Specific config files go in like-named directories in this heirarchy. For example the password file, /etc/passwd, goes in Cfg/etc/passwd/passwd, while the ssh pam module config file, /etc/pam.d/sshd, goes in Cfg/etc/pam.d/sshd/sshd. The reason for the like-name directory is to allow multiple versions of each file to exist, as described below. Note that these files are exact copies of what will appear on the client machine (except when using templates – see below).

Group-Specific Files

It is often the case that you want one version of a config file for all of your machines except those in a particular group. For example, /etc/fstab should look alike on all of your desktop machines, but should be different on your file servers. Bcfg2 can handle this case through use of group-specific files.
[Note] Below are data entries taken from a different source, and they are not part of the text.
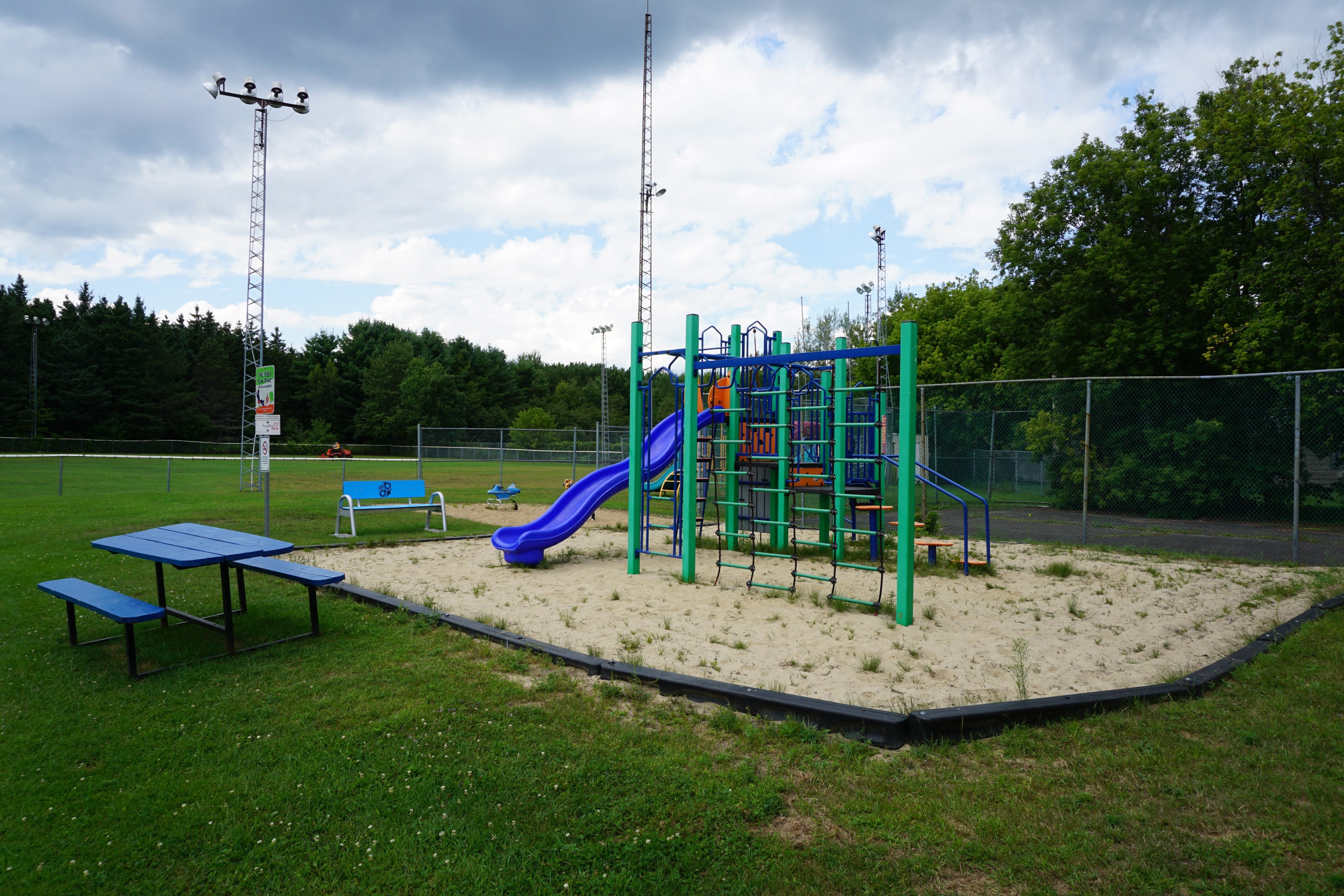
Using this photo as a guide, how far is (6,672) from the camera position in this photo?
5152 millimetres

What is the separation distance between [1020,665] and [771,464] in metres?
4.12

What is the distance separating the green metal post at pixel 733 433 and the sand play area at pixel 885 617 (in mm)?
954

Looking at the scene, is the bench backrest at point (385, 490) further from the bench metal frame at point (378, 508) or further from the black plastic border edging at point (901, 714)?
the black plastic border edging at point (901, 714)

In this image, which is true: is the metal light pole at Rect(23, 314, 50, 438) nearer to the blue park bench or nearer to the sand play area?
the blue park bench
As mentioned above, all Cfg entries live in like-named directories at the end of their directory tree. In the case of fstab, the file at Cfg/etc/fstab/fstab will be handed out by default to any client that asks for a copy of /etc/fstab. Group-specific files are located in the same directory and are named with the following syntax:

/path/to/filename/filename.GNN_groupname

NN is a priority number where 00 is lowest and 99 is highest, and groupname is the name of a group defined in Metadata/groups.xml. Back to our fstab example, we might have a Cfg/etc/fstab/ directory that looks like this:

fstab
fstab.G50_server
fstab.G99_fileserver

By default, clients will receive the plain fstab file when they request /etc/fstab. Any machine that is in the server group, however, will instead receive the fstab.G50_server file. Finally, any machine that is in the fileserver group will receive the fstab.G99_fileserver file, even if they are also in the server group.

Host-Specific Files

Similar to the case with group-specific files, there are cases where a specific machine should have a different version of a file than all others. This can be accomplished with host-specific files. The format of a host-specific file name is:

/path/to/filename/filename.H_host.example.com

Host-specific files have a higher priority than group specific files. Again, the fstab example:

fstab
fstab.G50_server
fstab.G99_fileserver
fstab.H_host.example.com

In this case, host.example.com will always get the host-specific version, even if it is part of the server or fileserver (or both) classes.

Note

If you have the ability to choose between using a group-specific and a host-specific file, it is almost always best to use a group-specific one. That way if a hostname changes or an extra copy of a particular client is built, it will get the same changes as the original.

Templates

Genshi Templates

Genshi templates allow you to use the Genshi templating system. Genshi templates should be named with a .genshi extension, e.g.:

% ls Cfg/etc/motd
info.xml  motd.genshi

See the genshi documentation for examples of Genshi syntax.

Troubleshooting

When developing a template, you can see what the template would generate on a client with bcfg2-info:

bcfg2-info buildfile <path> <hostname>

E.g.:

bcfg2-info buildfile /etc/foo.conf foo.example.com

To generate a file with an altsrc attribute, you can run:

bcfg2-info buildfile /etc/foo/foo.conf --altsrc=/etc/foo.conf \
    foo.example.com

Sometimes, it’s useful to be able to do more in-depth troubleshooting by running the template manually. To do this, run bcfg2-info debug, and, once in the Python interpreter, run:

metadata = self.build_metadata("<hostname>")
source_path = "<full path to template>"
name = source_path[len(self.setup['repo']):]

Then, run:

import os
from genshi.template import TemplateLoader, NewTextTemplate
template = TemplateLoader().load(source_path, cls=NewTextTemplate)
data = dict(metadata=metadata,
            source_path=source_path,
            path=source_path,
            name=name,
            repo=self.setup['repo'])
print(template.generate(**data).render())

This gives you more fine-grained control over how your template is rendered. E.g., you can tweak the values of the variables passed to the template, or evaluate the template manually, line-by-line, and so on.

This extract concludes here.